The distrust expressed through this ceaseless surveillance frequently produces domesticated contempt and inflames self-doubt for those subjected to uninterrupted observation. Countless students expressed how they felt prior to joining our classroom community. They shared in notes or assignments statements such as “I did not care about school,” “I never thought I would graduate from high school,” and “[I] had thoughts about giving up on school and life” (Personal artifacts, 2014-2018). It is certainly not an atmosphere or existence that which children should be enclosed within if they are actually expected to robustly develop and grow.

Indeed, as the name of the institution suggests, children are not being held captive in a juvenile detention center under the auspices of rehabilitation or reparations on their behalf regardless of a mission statement that falsely claims court detention services exist to “Provide for the care, welfare, safety and security of all juveniles under the supervision of the Detention Services continuum with the support of community partnerships.”

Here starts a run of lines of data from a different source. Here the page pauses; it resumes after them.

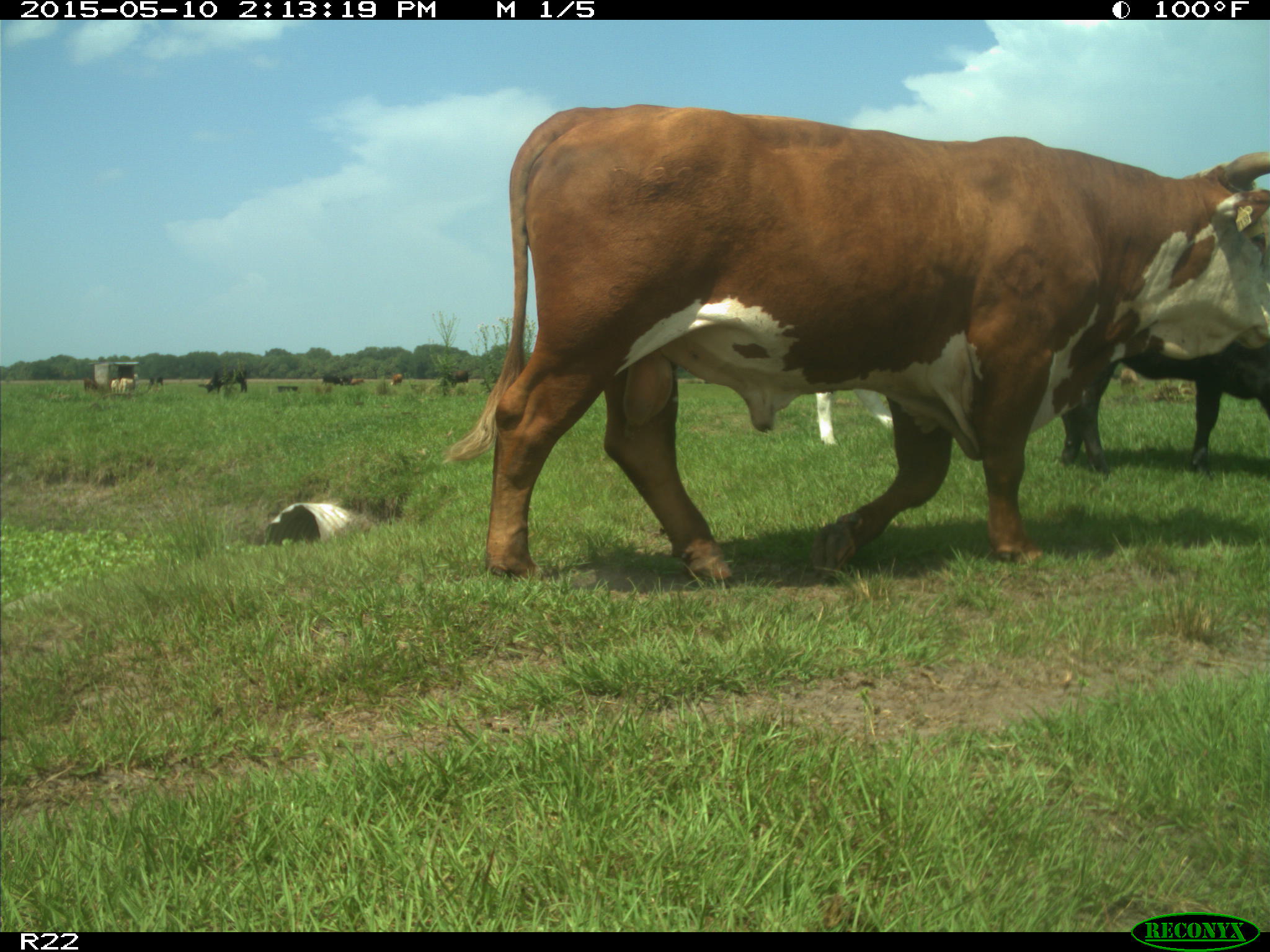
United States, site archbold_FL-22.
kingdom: Animalia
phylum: Chordata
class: Mammalia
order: Artiodactyla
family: Bovidae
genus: Bos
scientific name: Bos taurus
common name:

Political apathy and social indifference are pervasive in the attitudes of local city and county officials that inequitably allow for certain childhoods to be spent in uncertainty and captivity does not go unnoticed by students. Applying an alternative meaning to the abbreviation “CCJDC” printed in block letters on the dark blue jumpsuits they wore each day, students declared the initials to mean “City/County Children Just Don’t Care.” I perceived their word substitutions as partly inculcated by the blatant inequities they collectively experienced, yet also indicative of the permanent struggle for hope that “becomes intensified when one realizes it is not a solitary struggle” (Freire, 2016, p. 59). Continuing a transformative praxis in our classroom to communally create space for hope and increase students’ pride and confidence are not practices I question. The most pressing question became whether or not that was enough to challenge massively overwhelming and entrenched inequities.

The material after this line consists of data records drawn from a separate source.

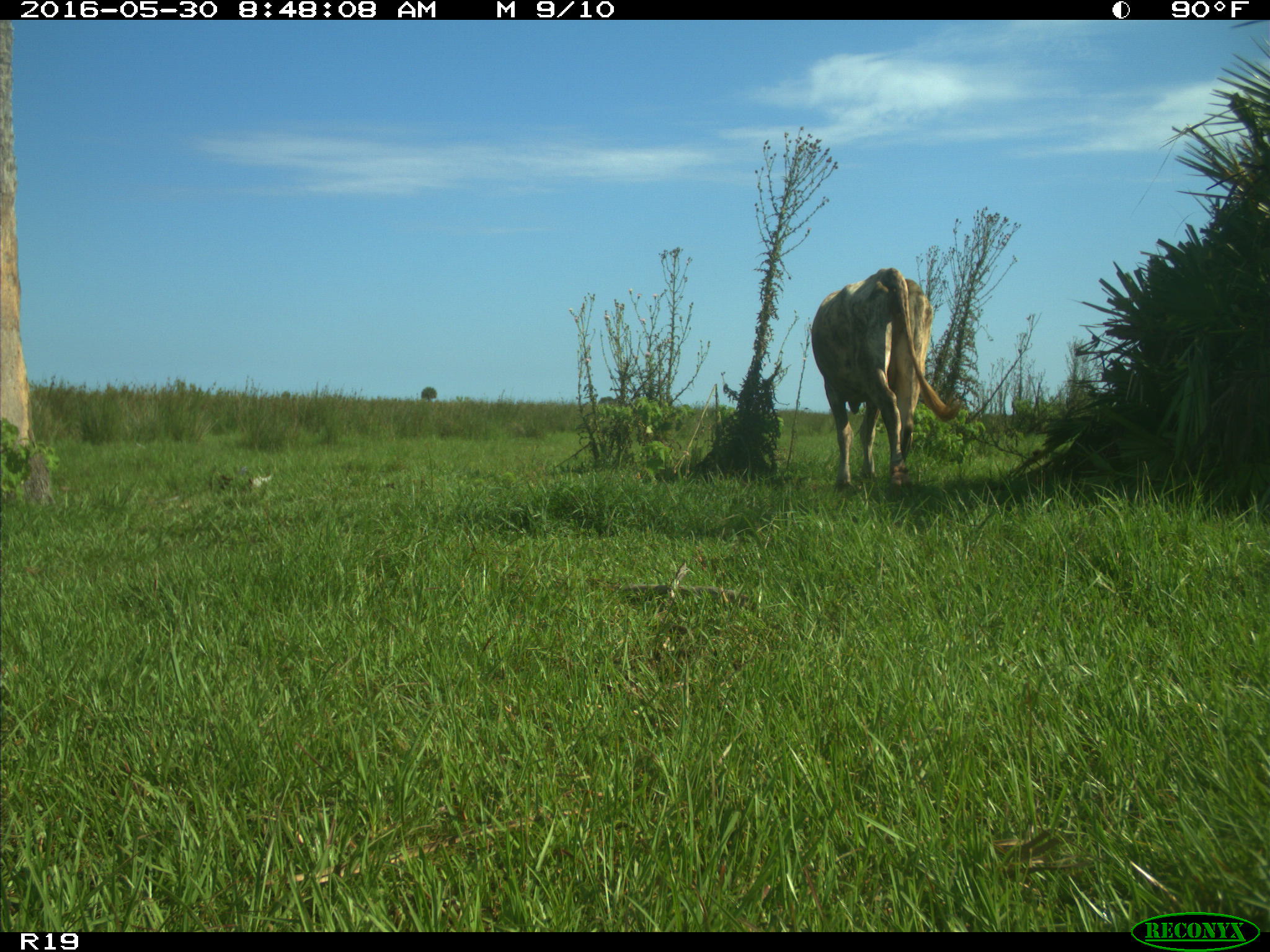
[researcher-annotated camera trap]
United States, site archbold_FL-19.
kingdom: Animalia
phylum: Chordata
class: Mammalia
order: Artiodactyla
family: Bovidae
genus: Bos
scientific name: Bos taurus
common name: domestic cow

I had been teaching for sixteen years in high schools in the same school district where the juvenile detention center is located and I, perhaps conceitedly, considered myself to possess advanced forms of dialogical and transformative praxes when I began there. However, serving as the guidance counselor and educator in a self-contained classroom of constantly revolving and traumatized students at the detention center dislodged my previous personal perceptions of professional competence. This transition in my self-understanding required a revved-up radicalization which Freire describes as involving an “increased commitment to the position one has chosen [that] is predominantly critical, loving, humble, and communicative, and therefore a positive stance” (1974/2013, p. 9).

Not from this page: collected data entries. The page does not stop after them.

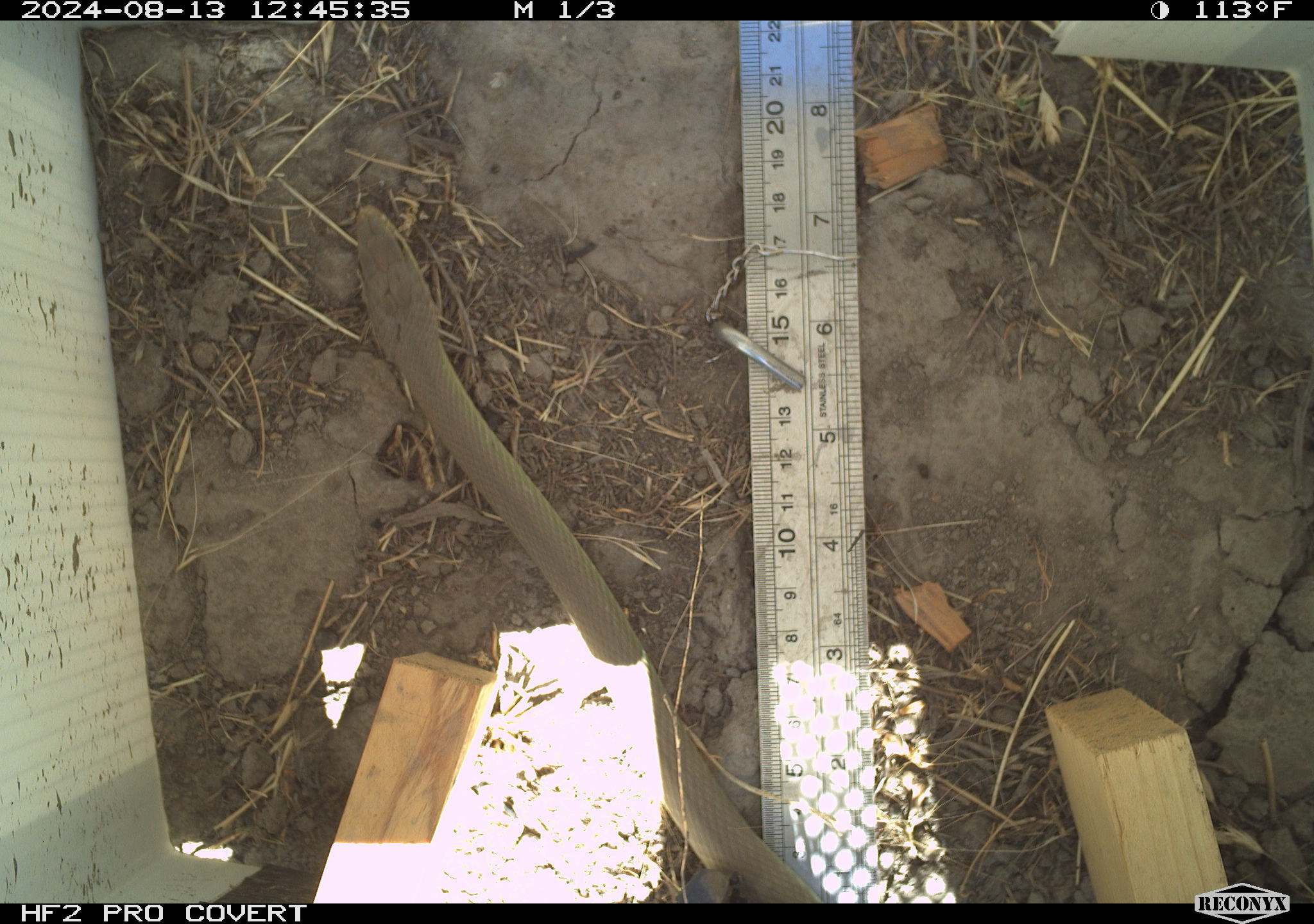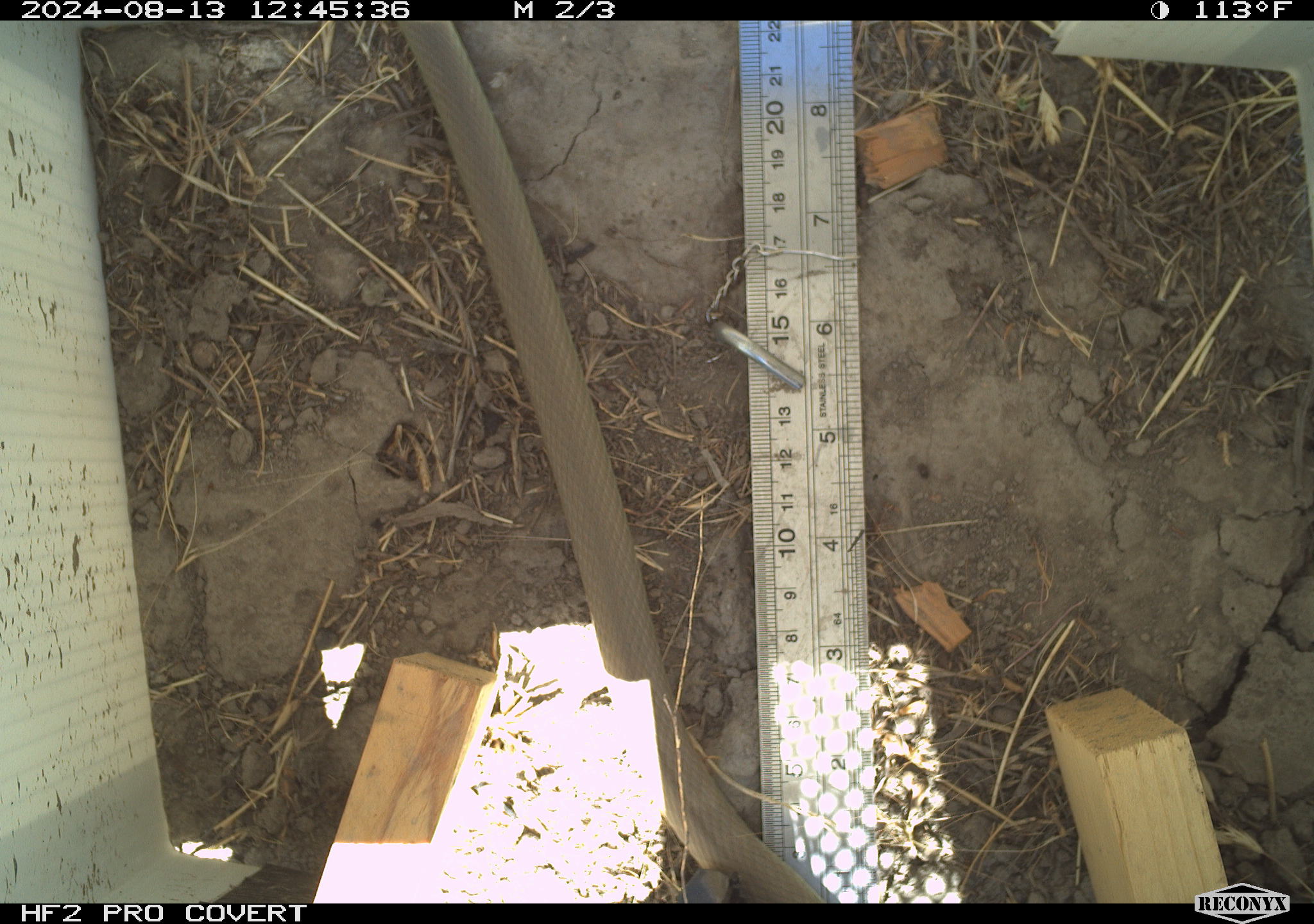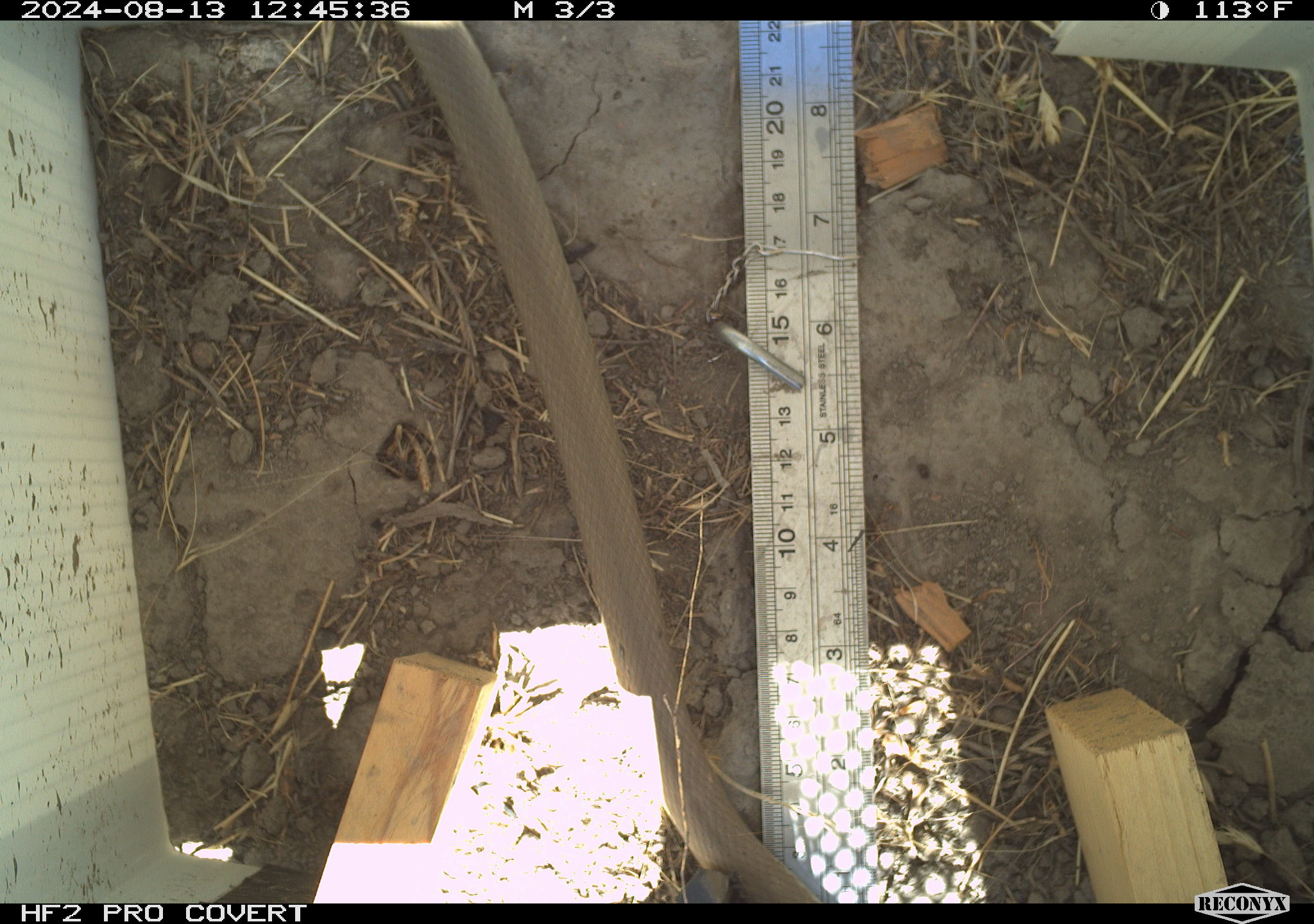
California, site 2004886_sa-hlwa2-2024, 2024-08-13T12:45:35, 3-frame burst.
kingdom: Animalia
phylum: Chordata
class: Reptilia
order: Squamata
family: Colubridae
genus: Coluber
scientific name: Coluber constrictor mormon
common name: western yellow-bellied racer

A classroom pedagogy that includes “taking into consideration the unfavorable material conditions that many students of schools in marginalized areas of the city experience” (Freire, 2005, p. 140) was already a familiar practice for me when I began as an educator at the JDC. Similarly, I was well aware of the hauntings associated with multiple acts of violence inflicted upon the youth in divested city neighborhoods. Thus, there was no shortage of personal persistence to implement a critical pedagogy nor a lack of problems to “re-present” to students for their critical analysis, which is “the task of the dialogical teacher” (Freire,1999, p. 90).